→ **REQUIRED ACTIONS**
**1.** For the article on preferring std::string to char* below, list every pairing it gives of a C++ feature to prefer and the C feature it should replace.
**2.** In the article on preferring std::string to char* below, why does the statement name[0] = 'M'; crash at run time after the declaration char* name = "marius";?

Begin PASSAGE SHOWN

Prefer std::string to char*

This article is intended for programmers who are starting C++ programming and have a background of C knowledge. Yes, it is true that C++ inherits most of C, but there are many things that should be avoided, such as preferring new and delete to malloc and free, the C++ casts to the C ones or the use of STL containers to statically or dynamically allocated arrays. I will bring into the discussion a special case of the later: preferring std::string to char*. I will take you through a list of problems with the C-like character arrays and then show how much you benefit by avoiding it and using std::string.

Avoid Ill-Formed Declarations of char Arrays

When declaring a char array, many programmers do it like this:

char* name = "marius";

That might look okay at first glance, but then you might decide you need to make the strings begin with a capital. The simplest way to implement it is:

name[0] = 'M';

And the code might build fine, but crash at run-time because that is undefined behaviour and depends on the compiler implementation (with VS2005 it compiles fine but crashes at run-time). The answer is obvious: "marius" is a string literal (stored in the data section of the program), and "name" is only a pointer to the array. Because that data area (of string literals) is read-only, you are not allowed to change it. The correct declaration should have been:

const char* name = "marius";

In this case, an attempt to change a character is detected by the compiler that throws an error: cannot modify a constant variable.

End PASSAGE SHOWN
Begin RECORDS

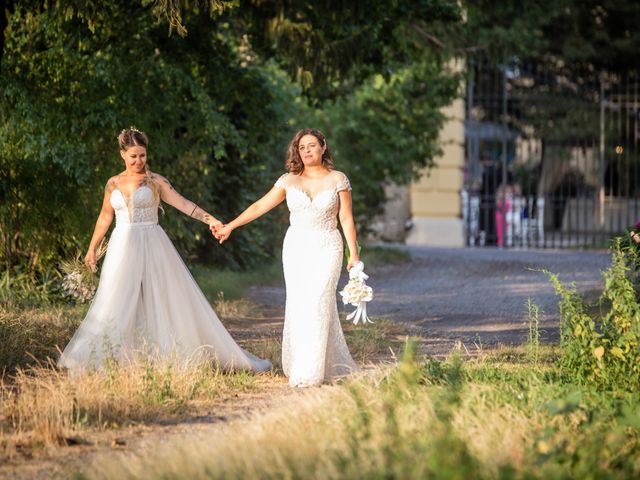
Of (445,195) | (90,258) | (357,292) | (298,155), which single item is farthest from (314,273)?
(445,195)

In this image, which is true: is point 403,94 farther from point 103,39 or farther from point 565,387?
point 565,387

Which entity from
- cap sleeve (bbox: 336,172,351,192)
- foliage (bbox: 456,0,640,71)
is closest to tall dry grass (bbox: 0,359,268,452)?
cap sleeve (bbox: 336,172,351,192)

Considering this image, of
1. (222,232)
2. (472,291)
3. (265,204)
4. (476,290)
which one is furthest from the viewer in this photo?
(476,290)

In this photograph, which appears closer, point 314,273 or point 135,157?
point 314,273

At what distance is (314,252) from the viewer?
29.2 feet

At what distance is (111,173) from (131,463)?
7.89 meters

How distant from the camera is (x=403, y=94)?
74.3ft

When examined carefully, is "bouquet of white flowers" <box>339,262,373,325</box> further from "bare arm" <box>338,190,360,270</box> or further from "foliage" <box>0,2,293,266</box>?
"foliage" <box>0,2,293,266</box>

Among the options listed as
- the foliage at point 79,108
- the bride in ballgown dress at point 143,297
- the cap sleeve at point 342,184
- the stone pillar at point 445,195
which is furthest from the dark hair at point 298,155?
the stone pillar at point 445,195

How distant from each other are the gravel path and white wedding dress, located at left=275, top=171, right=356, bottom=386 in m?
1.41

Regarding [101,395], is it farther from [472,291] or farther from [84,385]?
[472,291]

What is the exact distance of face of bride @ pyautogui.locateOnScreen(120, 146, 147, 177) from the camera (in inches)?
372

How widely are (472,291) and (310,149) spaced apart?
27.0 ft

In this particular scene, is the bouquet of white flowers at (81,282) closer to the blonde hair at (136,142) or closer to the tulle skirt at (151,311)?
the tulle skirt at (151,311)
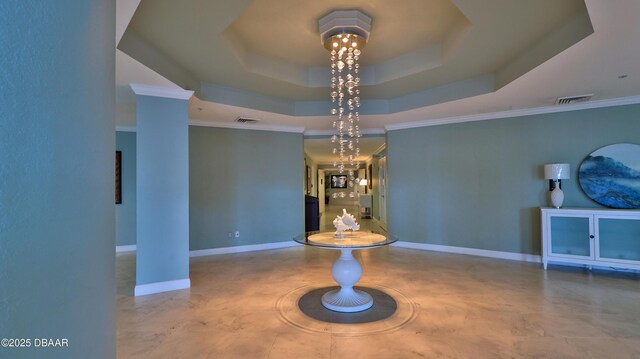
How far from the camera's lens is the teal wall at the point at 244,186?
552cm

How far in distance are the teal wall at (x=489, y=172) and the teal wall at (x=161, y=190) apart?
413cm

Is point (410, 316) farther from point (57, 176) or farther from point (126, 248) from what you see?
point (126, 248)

End RECORDS

→ **EXPECTED RESPONSES**
**1.**
- new and delete in place of malloc and free
- C++ casts in place of C casts
- STL containers in place of statically or dynamically allocated arrays
- std::string in place of char*

**2.** "marius" is a string literal stored in the program's read-only data section, and name is only a pointer to that array. Changing a character there is not allowed and is undefined behavior.